▶ [Exercise instructions]:
1. Answer these questions using the Ramli Ibrahim text:
(a) What award did the Government of India give him in 2018?
(b) What was his father's occupation?
(c) What subject did he study at the University of Western Australia?
2. Please carry on writing the Ramli Ibrahim text with the next part, beginning after its final sentence.

----- Provided text

Malaysian dancer and choreographer

Datuk Ramli bin Ibrahim (born 20 May 1953) is a Malaysian choreographer and classical odissi dancer. He founded the Sutra Dance Theater as well as the Sutra Foundation to encourage people to learn various traditional dances. In 2018, the Government of India awarded him the Padma Shri for his contribution to Odissi.

== Early life and education ==
Ramli Ibrahim was born in Kajang, Selangor to Ibrahim bin Haji Mohmmad Amin, a school teacher, and Kamariah, a secretary of the United Malays National Organisation Women's Movement. He was raised in a liberal Muslim family. In an interview with The Hindu in 2016 he also claimed to be a singer.

Ramli studied mechanical engineering at the University of Western Australia. While he was there, he also joined and studied at the Australian Ballet School in Melbourne. At the same time, he met Chandrabhanu (Zamin Haroon), another Malaysian Islamic classical dancer using the Hindu name of Chandrabhanu. He studied Bharatanatyam under Adyar Lakshman. Later, he moved to Chennai to study under Lakshman. He was taught alongside other famous dancers such as Radha Anjali and Swapna Sundari.

----------
----- Records supplied

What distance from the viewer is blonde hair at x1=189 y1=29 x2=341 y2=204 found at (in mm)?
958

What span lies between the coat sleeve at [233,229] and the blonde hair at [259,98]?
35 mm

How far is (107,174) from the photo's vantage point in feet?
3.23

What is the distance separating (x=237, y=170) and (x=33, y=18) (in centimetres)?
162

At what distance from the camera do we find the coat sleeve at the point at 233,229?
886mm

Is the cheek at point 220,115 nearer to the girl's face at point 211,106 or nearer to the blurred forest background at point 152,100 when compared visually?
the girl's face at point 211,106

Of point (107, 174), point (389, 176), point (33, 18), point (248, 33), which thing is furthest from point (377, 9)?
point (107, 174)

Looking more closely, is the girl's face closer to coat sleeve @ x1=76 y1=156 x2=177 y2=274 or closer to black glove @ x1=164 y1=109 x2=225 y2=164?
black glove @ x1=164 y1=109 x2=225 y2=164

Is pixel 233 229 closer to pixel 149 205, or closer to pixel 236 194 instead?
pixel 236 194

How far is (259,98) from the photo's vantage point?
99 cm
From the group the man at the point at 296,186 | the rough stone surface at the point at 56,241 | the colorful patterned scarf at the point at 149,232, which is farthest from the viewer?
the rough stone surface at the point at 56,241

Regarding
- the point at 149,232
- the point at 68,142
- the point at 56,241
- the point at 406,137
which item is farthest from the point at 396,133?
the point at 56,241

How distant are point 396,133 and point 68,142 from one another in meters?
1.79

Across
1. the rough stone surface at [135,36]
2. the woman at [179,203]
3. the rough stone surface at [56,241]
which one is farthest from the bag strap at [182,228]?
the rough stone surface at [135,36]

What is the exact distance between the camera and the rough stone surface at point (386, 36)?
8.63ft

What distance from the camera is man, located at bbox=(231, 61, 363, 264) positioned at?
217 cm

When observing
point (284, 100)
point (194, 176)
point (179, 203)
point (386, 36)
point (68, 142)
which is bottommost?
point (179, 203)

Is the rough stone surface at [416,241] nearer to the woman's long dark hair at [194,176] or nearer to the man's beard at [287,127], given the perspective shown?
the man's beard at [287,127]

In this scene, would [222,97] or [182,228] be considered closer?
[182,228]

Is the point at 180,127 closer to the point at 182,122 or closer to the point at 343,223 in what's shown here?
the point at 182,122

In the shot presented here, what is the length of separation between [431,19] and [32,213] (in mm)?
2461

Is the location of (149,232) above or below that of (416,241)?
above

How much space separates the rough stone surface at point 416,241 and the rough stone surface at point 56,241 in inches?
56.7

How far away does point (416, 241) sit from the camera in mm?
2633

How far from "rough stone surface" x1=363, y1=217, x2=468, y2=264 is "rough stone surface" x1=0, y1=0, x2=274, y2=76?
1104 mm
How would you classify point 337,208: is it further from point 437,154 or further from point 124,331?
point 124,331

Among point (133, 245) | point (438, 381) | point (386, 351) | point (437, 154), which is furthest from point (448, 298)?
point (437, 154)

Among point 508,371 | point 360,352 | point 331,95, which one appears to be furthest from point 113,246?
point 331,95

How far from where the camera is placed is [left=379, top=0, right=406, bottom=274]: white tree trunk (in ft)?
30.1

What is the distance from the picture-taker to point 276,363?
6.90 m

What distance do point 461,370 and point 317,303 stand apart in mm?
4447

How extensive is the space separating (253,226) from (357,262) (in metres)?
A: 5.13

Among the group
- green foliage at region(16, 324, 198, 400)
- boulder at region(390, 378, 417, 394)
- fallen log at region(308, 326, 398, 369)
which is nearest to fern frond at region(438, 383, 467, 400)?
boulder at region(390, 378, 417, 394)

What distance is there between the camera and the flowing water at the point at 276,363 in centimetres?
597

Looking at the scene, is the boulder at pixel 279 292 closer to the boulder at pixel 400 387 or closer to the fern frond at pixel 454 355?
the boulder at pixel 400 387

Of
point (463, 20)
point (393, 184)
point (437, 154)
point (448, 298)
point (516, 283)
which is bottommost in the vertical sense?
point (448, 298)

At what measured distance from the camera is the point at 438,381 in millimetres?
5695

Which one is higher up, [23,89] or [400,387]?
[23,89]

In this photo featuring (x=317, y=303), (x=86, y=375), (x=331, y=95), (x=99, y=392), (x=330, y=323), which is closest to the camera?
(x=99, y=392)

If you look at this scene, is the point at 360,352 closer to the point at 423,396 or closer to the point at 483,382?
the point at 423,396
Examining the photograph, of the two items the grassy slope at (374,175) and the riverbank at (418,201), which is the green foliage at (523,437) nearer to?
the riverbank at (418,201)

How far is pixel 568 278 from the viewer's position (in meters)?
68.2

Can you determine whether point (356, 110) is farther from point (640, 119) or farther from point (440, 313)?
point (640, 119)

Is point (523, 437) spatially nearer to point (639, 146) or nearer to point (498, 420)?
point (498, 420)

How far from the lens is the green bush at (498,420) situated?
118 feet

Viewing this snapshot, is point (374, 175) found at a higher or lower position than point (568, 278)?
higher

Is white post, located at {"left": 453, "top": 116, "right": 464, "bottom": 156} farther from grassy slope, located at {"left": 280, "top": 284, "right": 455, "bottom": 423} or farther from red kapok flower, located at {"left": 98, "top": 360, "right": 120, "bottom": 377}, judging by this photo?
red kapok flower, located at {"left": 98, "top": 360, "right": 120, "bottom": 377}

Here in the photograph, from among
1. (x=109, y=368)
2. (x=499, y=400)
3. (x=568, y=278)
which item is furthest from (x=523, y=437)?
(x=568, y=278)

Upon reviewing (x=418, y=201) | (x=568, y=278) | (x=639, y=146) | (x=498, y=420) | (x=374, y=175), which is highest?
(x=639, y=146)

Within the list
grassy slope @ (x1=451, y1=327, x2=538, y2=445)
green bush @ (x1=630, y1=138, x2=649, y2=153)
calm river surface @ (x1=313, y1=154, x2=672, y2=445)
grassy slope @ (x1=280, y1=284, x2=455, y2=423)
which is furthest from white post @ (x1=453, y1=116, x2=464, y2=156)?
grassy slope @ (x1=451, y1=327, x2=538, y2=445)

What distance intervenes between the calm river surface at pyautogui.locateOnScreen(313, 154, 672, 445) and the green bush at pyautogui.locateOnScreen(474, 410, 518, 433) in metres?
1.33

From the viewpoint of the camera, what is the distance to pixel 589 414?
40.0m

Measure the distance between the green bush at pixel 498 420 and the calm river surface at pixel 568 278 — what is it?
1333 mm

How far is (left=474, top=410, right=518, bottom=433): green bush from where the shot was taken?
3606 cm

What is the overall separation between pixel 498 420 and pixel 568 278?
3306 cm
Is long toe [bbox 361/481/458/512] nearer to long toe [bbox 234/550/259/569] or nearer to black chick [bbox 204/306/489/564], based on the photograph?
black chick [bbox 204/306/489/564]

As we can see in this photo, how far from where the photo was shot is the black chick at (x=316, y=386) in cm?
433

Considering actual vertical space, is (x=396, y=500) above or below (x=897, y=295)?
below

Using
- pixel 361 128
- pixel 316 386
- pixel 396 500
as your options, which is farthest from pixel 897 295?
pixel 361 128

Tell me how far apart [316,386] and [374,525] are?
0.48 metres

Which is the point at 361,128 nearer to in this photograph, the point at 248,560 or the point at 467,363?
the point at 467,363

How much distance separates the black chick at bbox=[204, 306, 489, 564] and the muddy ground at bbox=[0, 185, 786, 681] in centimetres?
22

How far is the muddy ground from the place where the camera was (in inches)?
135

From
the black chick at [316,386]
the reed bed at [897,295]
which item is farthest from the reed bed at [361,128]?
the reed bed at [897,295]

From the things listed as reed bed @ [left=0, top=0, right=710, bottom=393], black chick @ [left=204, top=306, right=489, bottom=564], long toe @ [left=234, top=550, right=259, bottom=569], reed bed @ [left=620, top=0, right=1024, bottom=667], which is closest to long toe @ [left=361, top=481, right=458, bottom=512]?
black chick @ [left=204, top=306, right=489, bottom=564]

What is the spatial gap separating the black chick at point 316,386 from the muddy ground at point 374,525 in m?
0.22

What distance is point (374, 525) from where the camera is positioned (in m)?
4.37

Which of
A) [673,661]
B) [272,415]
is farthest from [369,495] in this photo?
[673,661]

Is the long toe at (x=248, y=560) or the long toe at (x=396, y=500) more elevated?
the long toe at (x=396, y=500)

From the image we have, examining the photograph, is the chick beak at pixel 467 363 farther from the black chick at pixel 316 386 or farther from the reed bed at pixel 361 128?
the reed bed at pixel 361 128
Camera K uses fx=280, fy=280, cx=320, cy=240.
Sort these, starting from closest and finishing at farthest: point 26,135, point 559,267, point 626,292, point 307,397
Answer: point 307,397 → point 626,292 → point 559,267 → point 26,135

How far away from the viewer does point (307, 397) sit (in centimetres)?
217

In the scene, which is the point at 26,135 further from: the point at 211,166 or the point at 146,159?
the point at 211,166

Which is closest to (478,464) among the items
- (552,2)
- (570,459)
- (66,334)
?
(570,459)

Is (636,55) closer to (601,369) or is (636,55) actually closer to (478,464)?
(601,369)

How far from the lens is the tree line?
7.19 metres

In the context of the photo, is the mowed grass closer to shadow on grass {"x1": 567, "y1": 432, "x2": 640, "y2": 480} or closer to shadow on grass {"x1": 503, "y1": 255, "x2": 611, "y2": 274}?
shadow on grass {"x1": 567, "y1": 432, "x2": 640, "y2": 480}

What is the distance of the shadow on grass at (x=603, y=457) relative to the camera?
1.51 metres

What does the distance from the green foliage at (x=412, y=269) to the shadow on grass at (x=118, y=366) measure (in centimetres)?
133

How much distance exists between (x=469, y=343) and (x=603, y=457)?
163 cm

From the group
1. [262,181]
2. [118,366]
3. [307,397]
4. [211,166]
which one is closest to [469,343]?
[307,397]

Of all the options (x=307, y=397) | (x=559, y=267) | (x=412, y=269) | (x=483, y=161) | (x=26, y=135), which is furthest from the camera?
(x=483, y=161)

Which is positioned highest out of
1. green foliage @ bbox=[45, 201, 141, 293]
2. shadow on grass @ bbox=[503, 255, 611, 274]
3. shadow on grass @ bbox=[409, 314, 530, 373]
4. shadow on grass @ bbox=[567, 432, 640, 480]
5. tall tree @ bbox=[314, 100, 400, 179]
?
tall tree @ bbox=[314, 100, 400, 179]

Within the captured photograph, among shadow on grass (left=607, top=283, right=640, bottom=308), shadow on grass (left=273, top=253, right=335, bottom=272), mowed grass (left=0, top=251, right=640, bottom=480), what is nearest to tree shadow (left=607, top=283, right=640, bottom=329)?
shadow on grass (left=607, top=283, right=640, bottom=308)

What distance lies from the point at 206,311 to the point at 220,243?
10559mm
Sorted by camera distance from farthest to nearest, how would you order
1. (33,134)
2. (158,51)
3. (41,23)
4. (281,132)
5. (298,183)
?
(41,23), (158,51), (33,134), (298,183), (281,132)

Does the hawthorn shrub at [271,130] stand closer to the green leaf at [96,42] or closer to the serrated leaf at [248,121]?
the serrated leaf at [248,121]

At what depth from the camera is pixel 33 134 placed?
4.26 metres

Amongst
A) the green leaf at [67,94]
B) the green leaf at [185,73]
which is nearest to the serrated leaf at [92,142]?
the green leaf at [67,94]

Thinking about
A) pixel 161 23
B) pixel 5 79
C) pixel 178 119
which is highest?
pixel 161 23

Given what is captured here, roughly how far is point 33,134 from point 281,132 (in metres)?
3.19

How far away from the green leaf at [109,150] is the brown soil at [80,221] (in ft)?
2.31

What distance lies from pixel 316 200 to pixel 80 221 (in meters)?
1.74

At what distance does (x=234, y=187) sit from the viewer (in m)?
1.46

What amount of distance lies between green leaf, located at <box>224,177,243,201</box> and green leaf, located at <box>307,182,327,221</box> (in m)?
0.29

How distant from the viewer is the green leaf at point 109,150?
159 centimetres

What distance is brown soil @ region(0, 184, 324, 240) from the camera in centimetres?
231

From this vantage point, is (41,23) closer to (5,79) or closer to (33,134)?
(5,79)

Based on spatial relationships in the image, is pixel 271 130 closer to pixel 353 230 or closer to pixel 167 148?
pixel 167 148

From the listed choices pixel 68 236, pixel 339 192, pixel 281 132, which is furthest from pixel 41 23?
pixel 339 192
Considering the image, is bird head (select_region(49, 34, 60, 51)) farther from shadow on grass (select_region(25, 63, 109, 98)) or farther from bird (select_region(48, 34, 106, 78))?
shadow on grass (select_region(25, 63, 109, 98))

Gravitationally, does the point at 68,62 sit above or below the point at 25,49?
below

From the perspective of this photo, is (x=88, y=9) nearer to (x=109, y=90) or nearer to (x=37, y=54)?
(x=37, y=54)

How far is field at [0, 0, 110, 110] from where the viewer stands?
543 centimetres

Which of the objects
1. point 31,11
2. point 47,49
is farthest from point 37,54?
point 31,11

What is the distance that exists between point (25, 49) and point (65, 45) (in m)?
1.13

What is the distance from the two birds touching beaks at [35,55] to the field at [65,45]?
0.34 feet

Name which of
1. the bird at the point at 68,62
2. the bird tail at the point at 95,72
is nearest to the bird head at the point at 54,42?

----------

▶ [Answers for the exercise]:
1.
(a) The Padma Shri
(b) School teacher
(c) Mechanical engineering

2.
Ramli started learning Odissi in New Delhi under Deba Prasad Das.

== Career ==
After returning to Malaysia in 1983, he established the Sutra Dance Theater in Kuala Lumpur. The theater focuses on the Malaysian art scene and strives to promote Malaysian art at the national and international level. It mainly associates itself with the Odissi dance which originated from the state of Odisha in India. In 2007, he established Yayasan Sutra in Malaysia.

== Awards ==

=== Padma Shri ===
He was awarded with the Padma Shri, one of the highest public honors for artists and others by the Government of India in 2018 for his contribution to Odissi as well as Bharathanatyam during his over 40 years of involvement. He received the honor at the Rashtrapati Bhavan from President Ram Nath Kovind while dressed in a black Baju Melayu and a songkok. In an interview with Bernama, he stated:

The award is a boost to Sutra Foundation. There will be the responsibility of rising up to the expectation of people who think that this award brings automatic success. I hope the award will help to foster more bilateral cultural links between Malaysia and India. What is even more important is that our initiatives are not motivated by political or economic agendas but for the love of Indian arts.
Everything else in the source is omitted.